In 2001 and 2002, still in the MMD era but under President Levy Mwanawasa, between January and April, we experienced a similar dry spell of mealie meal such that the President, was advised to buy Genetically Modified Organisms (GMO) maize from South Africa and the United States of America (USA), but he refused.
We also saw the rise of Moses Katumbi and Katebe Katoto who supplied cheaper mealie-meal to Zambians in Chingola. At the time a 25Kg bag of the commodity was trading at K45, but Mr Katumbi sold his at K25.
This prompted LPM to venture into winter maize farming.
Under President Rupiah Banda, again, in the period between 1st January to April 2010, and in 2011, the mealie meal situation was bad.
When the Patriotic front (PF) assumed power, some pockets of food shortages were experienced but the then fast talking Chishimba Kambwili, then Information minister convinced the Zambians that the shortages were due to a global shortage.
During the PF reign under Edgar Chagwa Lungu, a bag of mealie-meal fetched between K165 and K185. Here is where everything got messed up because they mounted fake road blocks arresting only those who smuggled one or two bags. Some ministers and party cadres had fake passports allowing them to take mealie meal to the DRC without any problems. They made money as individuals and for their party.
The MMD blamed KK and UNIP, They also blamed the late Anderson Mazoka.
The MMD were also embroiled in the Carlington Maize deal and the merry go round went on”
And so, here we are in the New Dawn dispensation. As much as I have respect for peoples’ opinions, the narrative and dynamics point at one thing. This is to a large scale a politically motivated artificial shortage.

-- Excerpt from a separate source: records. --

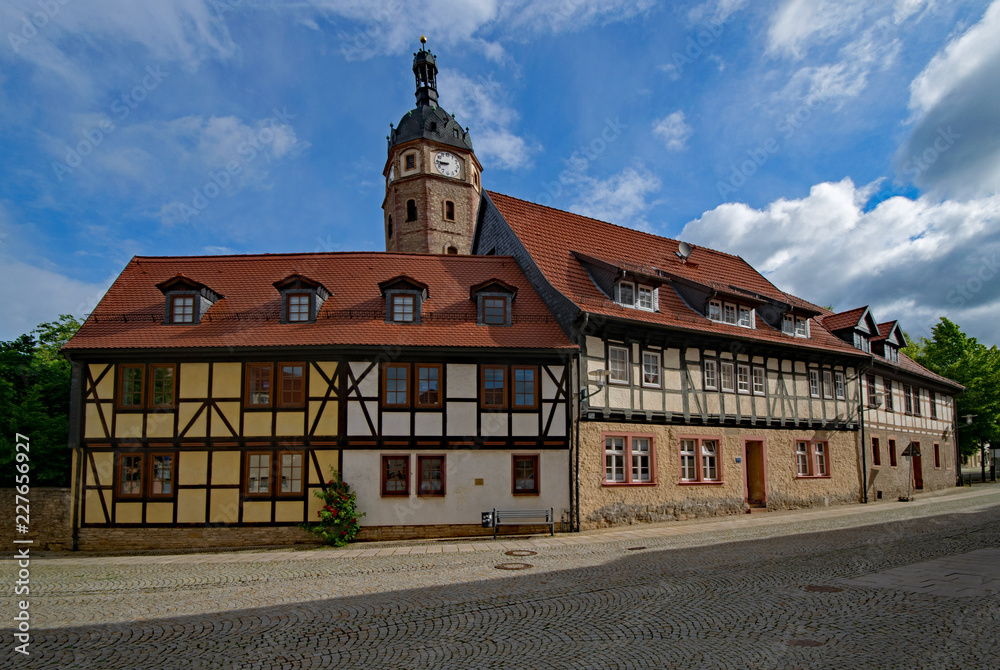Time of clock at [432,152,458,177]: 8:45
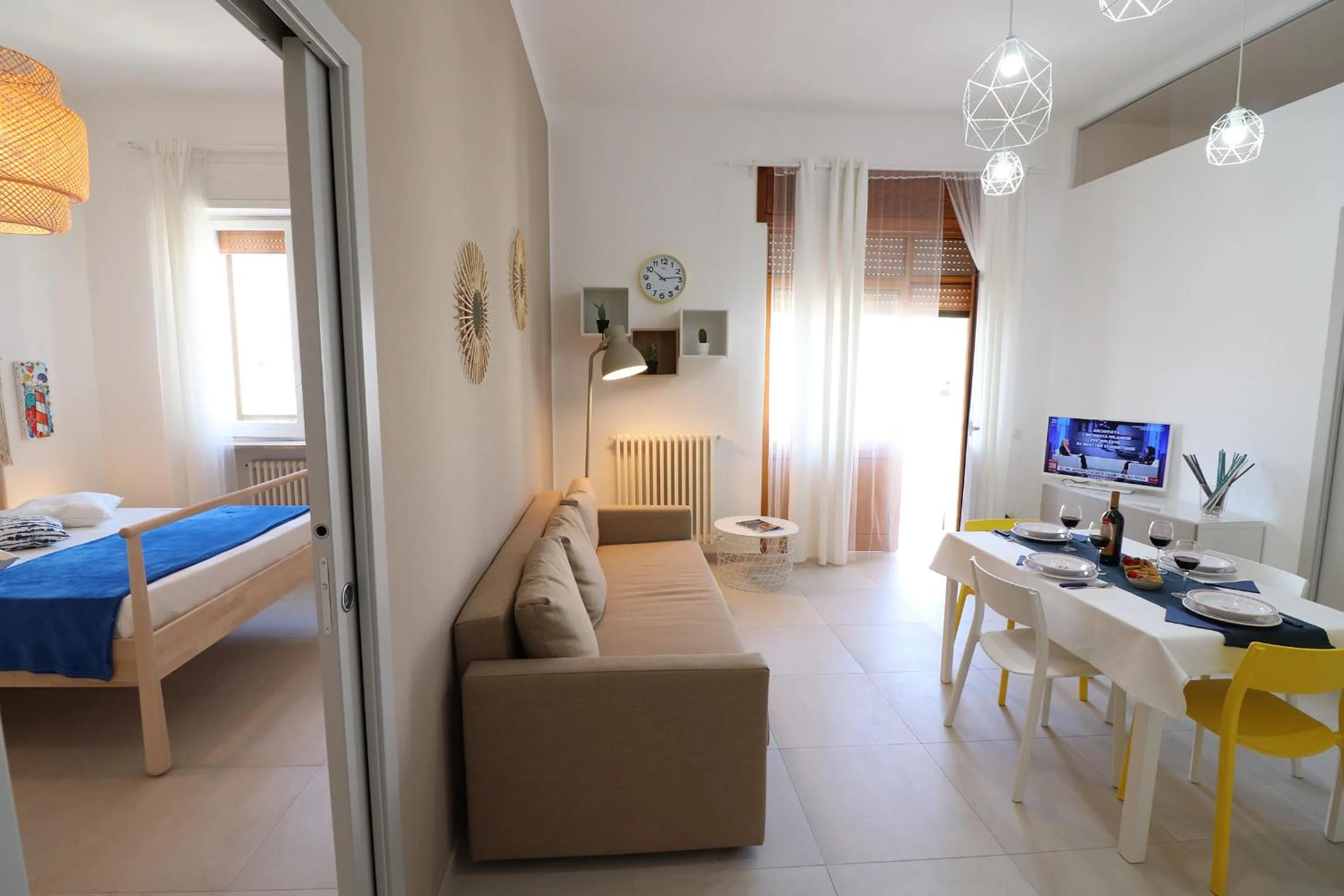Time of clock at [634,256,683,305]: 10:13
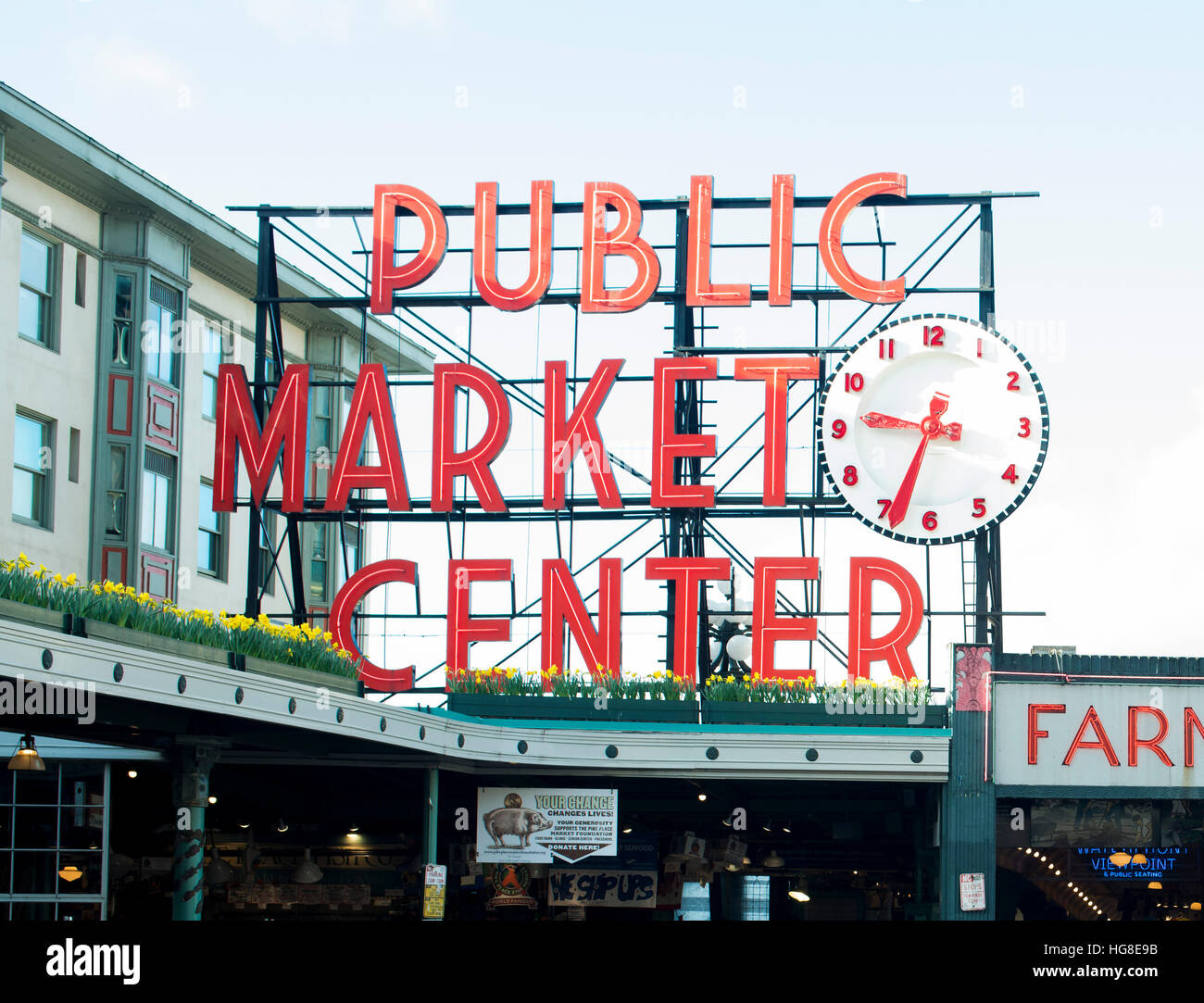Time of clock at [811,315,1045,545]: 9:33
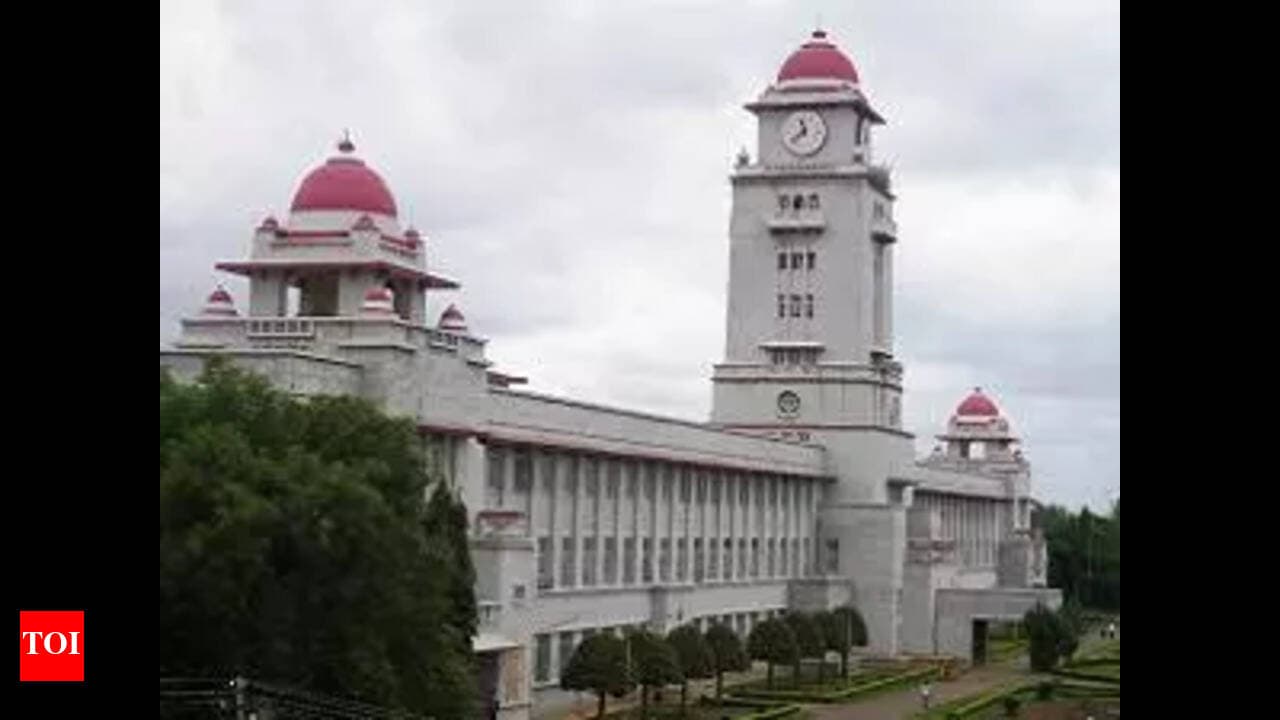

The writing is on the wall for all to see.
30,000 bags of mealie-meal destined for the DRC seized, 52 vehicles involved in the illicit trade seized and still counting. Does that not ring bells in you? If media reports are anything to go by, smuggling rings are using youths to clean shop shelves empty of the commodity.
While all this unfolds, some opposition politician somewhere is pushing the narrative that the Government of the day has failed, Really?
Maybe it is time that authorities clamped down decisively on these saboteurs. Slap them with an economic sabotage charge and throw them in jail and throw away the key.